Some argue that the authorities are up to the challenge. “The FBI has done a great job,” says Richard Barrett, former director of global counterterrorism operations at MI6, Britain’s foreign intelligence agency. “They’ve been keeping a close eye on these groups – and have been on it for some time.”
Federal authorities are investigating the shootings in El Paso as a possible case of domestic terrorism. They are also trying to stop right-wing extremists from seizing social-media and online platforms and have forced one service to be shut down.
In addition FBI officials have begun to describe those who believe in radical conspiracy theories as a potential threat, a first for the bureau, as a Yahoo News reporter writes, and a sign that the agents are grappling with a new constellation of threats, one that includes right-wing extremism as well as ideologies that are imported from abroad.
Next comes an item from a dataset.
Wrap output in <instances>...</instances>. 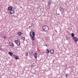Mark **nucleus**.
<instances>
[{"label": "nucleus", "mask_w": 78, "mask_h": 78, "mask_svg": "<svg viewBox=\"0 0 78 78\" xmlns=\"http://www.w3.org/2000/svg\"><path fill=\"white\" fill-rule=\"evenodd\" d=\"M6 38V37L5 36L3 37V39H5Z\"/></svg>", "instance_id": "obj_19"}, {"label": "nucleus", "mask_w": 78, "mask_h": 78, "mask_svg": "<svg viewBox=\"0 0 78 78\" xmlns=\"http://www.w3.org/2000/svg\"><path fill=\"white\" fill-rule=\"evenodd\" d=\"M73 40L74 41H75L76 42L78 41V38L76 37H74L73 38Z\"/></svg>", "instance_id": "obj_4"}, {"label": "nucleus", "mask_w": 78, "mask_h": 78, "mask_svg": "<svg viewBox=\"0 0 78 78\" xmlns=\"http://www.w3.org/2000/svg\"><path fill=\"white\" fill-rule=\"evenodd\" d=\"M59 9L60 11H61V12L62 14V13H63V12H64V9H62V8L61 7H60L59 8Z\"/></svg>", "instance_id": "obj_5"}, {"label": "nucleus", "mask_w": 78, "mask_h": 78, "mask_svg": "<svg viewBox=\"0 0 78 78\" xmlns=\"http://www.w3.org/2000/svg\"><path fill=\"white\" fill-rule=\"evenodd\" d=\"M14 10H12H12L11 11H10V14H12L14 13Z\"/></svg>", "instance_id": "obj_10"}, {"label": "nucleus", "mask_w": 78, "mask_h": 78, "mask_svg": "<svg viewBox=\"0 0 78 78\" xmlns=\"http://www.w3.org/2000/svg\"><path fill=\"white\" fill-rule=\"evenodd\" d=\"M66 77L67 76V75H66Z\"/></svg>", "instance_id": "obj_23"}, {"label": "nucleus", "mask_w": 78, "mask_h": 78, "mask_svg": "<svg viewBox=\"0 0 78 78\" xmlns=\"http://www.w3.org/2000/svg\"><path fill=\"white\" fill-rule=\"evenodd\" d=\"M12 47H13V46H14V44L12 43Z\"/></svg>", "instance_id": "obj_18"}, {"label": "nucleus", "mask_w": 78, "mask_h": 78, "mask_svg": "<svg viewBox=\"0 0 78 78\" xmlns=\"http://www.w3.org/2000/svg\"><path fill=\"white\" fill-rule=\"evenodd\" d=\"M37 53H35L34 54V57L35 58H37Z\"/></svg>", "instance_id": "obj_11"}, {"label": "nucleus", "mask_w": 78, "mask_h": 78, "mask_svg": "<svg viewBox=\"0 0 78 78\" xmlns=\"http://www.w3.org/2000/svg\"><path fill=\"white\" fill-rule=\"evenodd\" d=\"M14 42L17 45H20V41L18 40H15Z\"/></svg>", "instance_id": "obj_3"}, {"label": "nucleus", "mask_w": 78, "mask_h": 78, "mask_svg": "<svg viewBox=\"0 0 78 78\" xmlns=\"http://www.w3.org/2000/svg\"><path fill=\"white\" fill-rule=\"evenodd\" d=\"M29 52L30 55H33V50L32 49Z\"/></svg>", "instance_id": "obj_8"}, {"label": "nucleus", "mask_w": 78, "mask_h": 78, "mask_svg": "<svg viewBox=\"0 0 78 78\" xmlns=\"http://www.w3.org/2000/svg\"><path fill=\"white\" fill-rule=\"evenodd\" d=\"M66 39H68V38H66Z\"/></svg>", "instance_id": "obj_24"}, {"label": "nucleus", "mask_w": 78, "mask_h": 78, "mask_svg": "<svg viewBox=\"0 0 78 78\" xmlns=\"http://www.w3.org/2000/svg\"><path fill=\"white\" fill-rule=\"evenodd\" d=\"M9 46H12L11 45V44H9Z\"/></svg>", "instance_id": "obj_22"}, {"label": "nucleus", "mask_w": 78, "mask_h": 78, "mask_svg": "<svg viewBox=\"0 0 78 78\" xmlns=\"http://www.w3.org/2000/svg\"><path fill=\"white\" fill-rule=\"evenodd\" d=\"M26 55L27 56L28 55V52H26Z\"/></svg>", "instance_id": "obj_17"}, {"label": "nucleus", "mask_w": 78, "mask_h": 78, "mask_svg": "<svg viewBox=\"0 0 78 78\" xmlns=\"http://www.w3.org/2000/svg\"><path fill=\"white\" fill-rule=\"evenodd\" d=\"M8 9L9 10V11H12V7L11 6H9L8 8Z\"/></svg>", "instance_id": "obj_6"}, {"label": "nucleus", "mask_w": 78, "mask_h": 78, "mask_svg": "<svg viewBox=\"0 0 78 78\" xmlns=\"http://www.w3.org/2000/svg\"><path fill=\"white\" fill-rule=\"evenodd\" d=\"M17 34L18 36H20L21 35H22V32H18Z\"/></svg>", "instance_id": "obj_12"}, {"label": "nucleus", "mask_w": 78, "mask_h": 78, "mask_svg": "<svg viewBox=\"0 0 78 78\" xmlns=\"http://www.w3.org/2000/svg\"><path fill=\"white\" fill-rule=\"evenodd\" d=\"M50 3H51V2L50 1H48V5H50Z\"/></svg>", "instance_id": "obj_16"}, {"label": "nucleus", "mask_w": 78, "mask_h": 78, "mask_svg": "<svg viewBox=\"0 0 78 78\" xmlns=\"http://www.w3.org/2000/svg\"><path fill=\"white\" fill-rule=\"evenodd\" d=\"M77 33H78V29H77Z\"/></svg>", "instance_id": "obj_21"}, {"label": "nucleus", "mask_w": 78, "mask_h": 78, "mask_svg": "<svg viewBox=\"0 0 78 78\" xmlns=\"http://www.w3.org/2000/svg\"><path fill=\"white\" fill-rule=\"evenodd\" d=\"M15 59L17 60V59H19V56H17L16 57H15Z\"/></svg>", "instance_id": "obj_13"}, {"label": "nucleus", "mask_w": 78, "mask_h": 78, "mask_svg": "<svg viewBox=\"0 0 78 78\" xmlns=\"http://www.w3.org/2000/svg\"><path fill=\"white\" fill-rule=\"evenodd\" d=\"M8 54L9 55L11 56H12V55H13V53L12 52H8Z\"/></svg>", "instance_id": "obj_9"}, {"label": "nucleus", "mask_w": 78, "mask_h": 78, "mask_svg": "<svg viewBox=\"0 0 78 78\" xmlns=\"http://www.w3.org/2000/svg\"><path fill=\"white\" fill-rule=\"evenodd\" d=\"M21 39H22V40H25V37H21Z\"/></svg>", "instance_id": "obj_15"}, {"label": "nucleus", "mask_w": 78, "mask_h": 78, "mask_svg": "<svg viewBox=\"0 0 78 78\" xmlns=\"http://www.w3.org/2000/svg\"><path fill=\"white\" fill-rule=\"evenodd\" d=\"M30 37L32 40L33 41H34V32L33 31H31V32L30 33Z\"/></svg>", "instance_id": "obj_1"}, {"label": "nucleus", "mask_w": 78, "mask_h": 78, "mask_svg": "<svg viewBox=\"0 0 78 78\" xmlns=\"http://www.w3.org/2000/svg\"><path fill=\"white\" fill-rule=\"evenodd\" d=\"M50 52L52 54H53L54 52V49H52L50 50Z\"/></svg>", "instance_id": "obj_7"}, {"label": "nucleus", "mask_w": 78, "mask_h": 78, "mask_svg": "<svg viewBox=\"0 0 78 78\" xmlns=\"http://www.w3.org/2000/svg\"><path fill=\"white\" fill-rule=\"evenodd\" d=\"M42 30L43 31H44L48 32V30H49V27L48 26L45 25L43 27Z\"/></svg>", "instance_id": "obj_2"}, {"label": "nucleus", "mask_w": 78, "mask_h": 78, "mask_svg": "<svg viewBox=\"0 0 78 78\" xmlns=\"http://www.w3.org/2000/svg\"><path fill=\"white\" fill-rule=\"evenodd\" d=\"M71 36H72V37H73L74 36V34H73V33H72V34H71Z\"/></svg>", "instance_id": "obj_14"}, {"label": "nucleus", "mask_w": 78, "mask_h": 78, "mask_svg": "<svg viewBox=\"0 0 78 78\" xmlns=\"http://www.w3.org/2000/svg\"><path fill=\"white\" fill-rule=\"evenodd\" d=\"M47 51H48L47 53H49V50L48 49H47Z\"/></svg>", "instance_id": "obj_20"}]
</instances>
But many see it as an uphill fight. The president has previously been accused of playing down the threat from far-right groups. He’s also been criticised for stoking intolerance towards minorities at his political rallies. A few months ago, he spoke at a rally in a part of Florida that is known as the “panhandle” about an “invasion” of immigrants.
“Shoot them,” someone called out. In response Trump made a joke: “That’s only in the panhandle you can get away with that stuff.”
On Monday Trump took a much stronger line after the attacks in El Paso: “In one voice our nation must condemn racism, bigotry and white supremacy,” he said, though it took the normally hyper-reactive president 24 hours to speak these words.
The president’s critics are waiting to see whether he now sticks with this tougher stance or whether his language softens when the immediate political crisis blows over and he gets back on the campaign trail.